What this task involves - Format the listing below as a JSON list of strings, one string per line. Skip the blank lines.

BEGIN Dataset entries

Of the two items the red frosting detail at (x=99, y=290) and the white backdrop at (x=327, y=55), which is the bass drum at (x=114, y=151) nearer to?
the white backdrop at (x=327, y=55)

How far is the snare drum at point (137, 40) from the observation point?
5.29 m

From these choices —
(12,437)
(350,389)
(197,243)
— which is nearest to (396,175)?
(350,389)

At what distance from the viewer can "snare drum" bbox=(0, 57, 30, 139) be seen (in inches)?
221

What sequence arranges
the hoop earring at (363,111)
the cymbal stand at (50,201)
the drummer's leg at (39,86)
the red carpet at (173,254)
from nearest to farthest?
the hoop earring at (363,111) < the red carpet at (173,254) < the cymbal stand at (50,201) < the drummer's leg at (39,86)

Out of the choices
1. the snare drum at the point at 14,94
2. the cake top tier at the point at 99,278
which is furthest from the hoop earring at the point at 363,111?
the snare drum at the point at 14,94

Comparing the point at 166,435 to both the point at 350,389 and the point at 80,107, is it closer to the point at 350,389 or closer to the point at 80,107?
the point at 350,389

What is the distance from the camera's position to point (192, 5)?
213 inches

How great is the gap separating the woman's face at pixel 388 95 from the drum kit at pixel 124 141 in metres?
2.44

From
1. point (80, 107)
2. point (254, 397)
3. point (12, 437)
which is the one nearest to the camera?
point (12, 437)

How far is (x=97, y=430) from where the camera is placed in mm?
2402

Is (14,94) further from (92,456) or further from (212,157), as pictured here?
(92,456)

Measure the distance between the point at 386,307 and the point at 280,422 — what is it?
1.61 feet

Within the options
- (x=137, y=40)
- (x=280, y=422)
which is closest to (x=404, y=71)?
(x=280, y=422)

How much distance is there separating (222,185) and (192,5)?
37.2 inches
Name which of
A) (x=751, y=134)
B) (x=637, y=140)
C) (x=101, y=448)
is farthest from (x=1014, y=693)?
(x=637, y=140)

END Dataset entries

Response to the exercise -
[
  "Of the two items the red frosting detail at (x=99, y=290) and the white backdrop at (x=327, y=55), which is the bass drum at (x=114, y=151) nearer to?",
  "the white backdrop at (x=327, y=55)",
  "How far is the snare drum at point (137, 40) from the observation point?",
  "5.29 m",
  "From these choices —",
  "(12,437)",
  "(350,389)",
  "(197,243)",
  "— which is nearest to (396,175)?",
  "(350,389)",
  "At what distance from the viewer can \"snare drum\" bbox=(0, 57, 30, 139) be seen (in inches)?",
  "221",
  "What sequence arranges",
  "the hoop earring at (363,111)",
  "the cymbal stand at (50,201)",
  "the drummer's leg at (39,86)",
  "the red carpet at (173,254)",
  "from nearest to farthest?",
  "the hoop earring at (363,111) < the red carpet at (173,254) < the cymbal stand at (50,201) < the drummer's leg at (39,86)",
  "Out of the choices",
  "1. the snare drum at the point at 14,94",
  "2. the cake top tier at the point at 99,278",
  "which is furthest from the hoop earring at the point at 363,111?",
  "the snare drum at the point at 14,94",
  "Comparing the point at 166,435 to both the point at 350,389 and the point at 80,107, is it closer to the point at 350,389 or closer to the point at 80,107?",
  "the point at 350,389",
  "What is the distance from the camera's position to point (192, 5)?",
  "213 inches",
  "How great is the gap separating the woman's face at pixel 388 95 from the drum kit at pixel 124 141 in metres?",
  "2.44",
  "From",
  "1. point (80, 107)",
  "2. point (254, 397)",
  "3. point (12, 437)",
  "which is the one nearest to the camera?",
  "point (12, 437)",
  "How far is (x=97, y=430) from where the camera is placed in mm?",
  "2402",
  "Is (14,94) further from (92,456) or further from (212,157), as pictured here?",
  "(92,456)",
  "Measure the distance between the point at 386,307 and the point at 280,422 — what is it?",
  "1.61 feet",
  "Within the options",
  "- (x=137, y=40)",
  "- (x=280, y=422)",
  "which is closest to (x=404, y=71)?",
  "(x=280, y=422)",
  "How much distance is there separating (222,185) and (192,5)?",
  "37.2 inches",
  "Name which of",
  "A) (x=751, y=134)",
  "B) (x=637, y=140)",
  "C) (x=101, y=448)",
  "is farthest from (x=1014, y=693)?",
  "(x=637, y=140)"
]